Danish dairy manufacturer

Rasmus Peder Rasmussen Tholstrup (15 November 1861 – 20 December 1929) was a Danish dairy manufacturer and founder of Tholstrup Cheese a/s, one of the leading suppliers of quality cheese in Denmark. He was a very enterprising and inventive dairy farmer whose motto was "Quality now lasts longer".

==Early and personal life==
Tholstrup was born in Djursland on 15 November 1861 as the son of a farmer. His first experiences with the preparation of butter and cheese was in his mother's kitchen, where she would keep a brass kettle over the fire on Djursland in the mid-1800s. He thus decided to dedicate his life to cheese-making and traveled around the world to gain experience and knowledge.

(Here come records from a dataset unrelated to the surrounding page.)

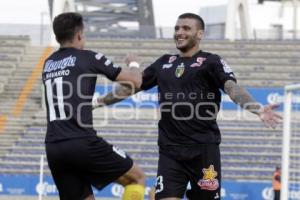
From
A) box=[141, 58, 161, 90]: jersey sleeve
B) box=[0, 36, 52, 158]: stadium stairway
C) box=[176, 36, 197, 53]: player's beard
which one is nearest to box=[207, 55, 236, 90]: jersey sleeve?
box=[176, 36, 197, 53]: player's beard

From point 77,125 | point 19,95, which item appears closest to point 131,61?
point 77,125

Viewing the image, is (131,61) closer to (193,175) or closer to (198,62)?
(198,62)

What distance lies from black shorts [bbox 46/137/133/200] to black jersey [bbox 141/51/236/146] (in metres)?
0.94

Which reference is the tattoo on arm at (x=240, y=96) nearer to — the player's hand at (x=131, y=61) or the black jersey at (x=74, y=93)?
the player's hand at (x=131, y=61)

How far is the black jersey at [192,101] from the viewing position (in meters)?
6.70

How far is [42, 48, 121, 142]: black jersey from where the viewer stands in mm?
5746

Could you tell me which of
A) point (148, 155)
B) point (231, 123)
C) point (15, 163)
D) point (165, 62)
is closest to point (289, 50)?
point (231, 123)

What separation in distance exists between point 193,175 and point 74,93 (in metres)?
1.53

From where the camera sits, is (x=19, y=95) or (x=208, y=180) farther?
(x=19, y=95)

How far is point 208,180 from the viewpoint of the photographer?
21.9ft

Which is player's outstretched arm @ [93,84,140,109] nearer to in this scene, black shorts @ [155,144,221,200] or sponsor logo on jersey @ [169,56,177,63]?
sponsor logo on jersey @ [169,56,177,63]

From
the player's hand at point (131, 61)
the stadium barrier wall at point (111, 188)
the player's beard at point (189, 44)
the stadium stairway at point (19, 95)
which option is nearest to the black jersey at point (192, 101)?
the player's beard at point (189, 44)

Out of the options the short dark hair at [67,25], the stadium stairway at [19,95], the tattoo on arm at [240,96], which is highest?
the short dark hair at [67,25]

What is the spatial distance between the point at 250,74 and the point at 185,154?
18.9m
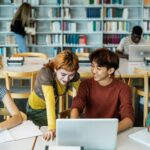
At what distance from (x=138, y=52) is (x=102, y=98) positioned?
212cm

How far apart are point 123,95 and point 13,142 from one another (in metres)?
0.85

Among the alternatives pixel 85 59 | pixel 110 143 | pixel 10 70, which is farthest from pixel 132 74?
pixel 110 143

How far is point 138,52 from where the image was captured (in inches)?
170

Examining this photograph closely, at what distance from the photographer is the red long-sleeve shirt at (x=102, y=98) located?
2305 millimetres

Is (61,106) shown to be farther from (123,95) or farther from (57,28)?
(57,28)

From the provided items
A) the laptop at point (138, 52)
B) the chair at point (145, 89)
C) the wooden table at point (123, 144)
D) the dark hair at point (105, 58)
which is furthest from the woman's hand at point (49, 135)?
the laptop at point (138, 52)

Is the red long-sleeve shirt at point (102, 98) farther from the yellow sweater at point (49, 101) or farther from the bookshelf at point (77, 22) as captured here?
the bookshelf at point (77, 22)

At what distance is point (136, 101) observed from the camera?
4.50 m

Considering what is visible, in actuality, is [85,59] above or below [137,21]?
below

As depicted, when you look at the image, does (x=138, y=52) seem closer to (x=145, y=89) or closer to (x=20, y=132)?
(x=145, y=89)

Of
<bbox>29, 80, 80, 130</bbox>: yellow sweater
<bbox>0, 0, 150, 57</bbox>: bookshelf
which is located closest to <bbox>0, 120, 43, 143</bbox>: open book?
<bbox>29, 80, 80, 130</bbox>: yellow sweater

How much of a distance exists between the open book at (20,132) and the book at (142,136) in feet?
1.82

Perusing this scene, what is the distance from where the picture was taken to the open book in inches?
74.6

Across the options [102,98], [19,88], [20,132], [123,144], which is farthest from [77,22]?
[123,144]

Tholstrup married Sørine Larsen (1871–1946), with whom he had eight children, Henrik (1893), Lili (1894), Laurits (1896), Poul (1898), Hans (1901), Erik (1902), Knud (1904), and Jacob (1906). Tholstrup and his wife Sørine were also active in the Christian Science movement, were members of the Retsforbundet and known as political debaters.

==Professional career==
Trained as a dairyman and having important qualities such as courage, curiosity, drive, and willpower; Tholstrup soon got his footing in dairy operations and founded the Tholstrup Dairy in Karlslunde in 1893. He then became the manager of various increasingly large dairies, first in Southern Jutland, then in Zealand, where he seriously started with cheese production. It was initially about low-fat cottage cheese, a hand-kneaded skimmed milk cheese. Inspired by Italian cheeses, Tholstrup began making blue cheese, which he established in 1893 under the name Castello Creamy Blue, currently known simply as the Castello cheeses. Later he became one of the first to throw himself over to the sliced cheese and developed Dansk Schweitzer and, among other things, Table cheese. They did not have any of these recipes, so experiments and bets had to be made, and in fact, Tholstrup invested in experimenting and developing its products. His cheeses quickly garnered silver medals, the highest recognition.

In the early days, the dairy was private with Tholstrup as lessee. When it later became a cooperative dairy, milk from several herds with different fat content began to be mixed with the continuous centrifuge that had been developed at Maglekilde Maskinfabrik in Roskilde by designer I.C. Nielsen; this change was important for the co-operative movement, as it reduced the costs of production. Tholstrup, however, only had two main interests: High hygiene at the dairy and high-quality milk, since the necessity of both for successful dairy production where relevant, as he argued eagerly in journals. As far as the quality of the milk was concerned, he became more and more concerned with the problems surrounding the correct feed composition.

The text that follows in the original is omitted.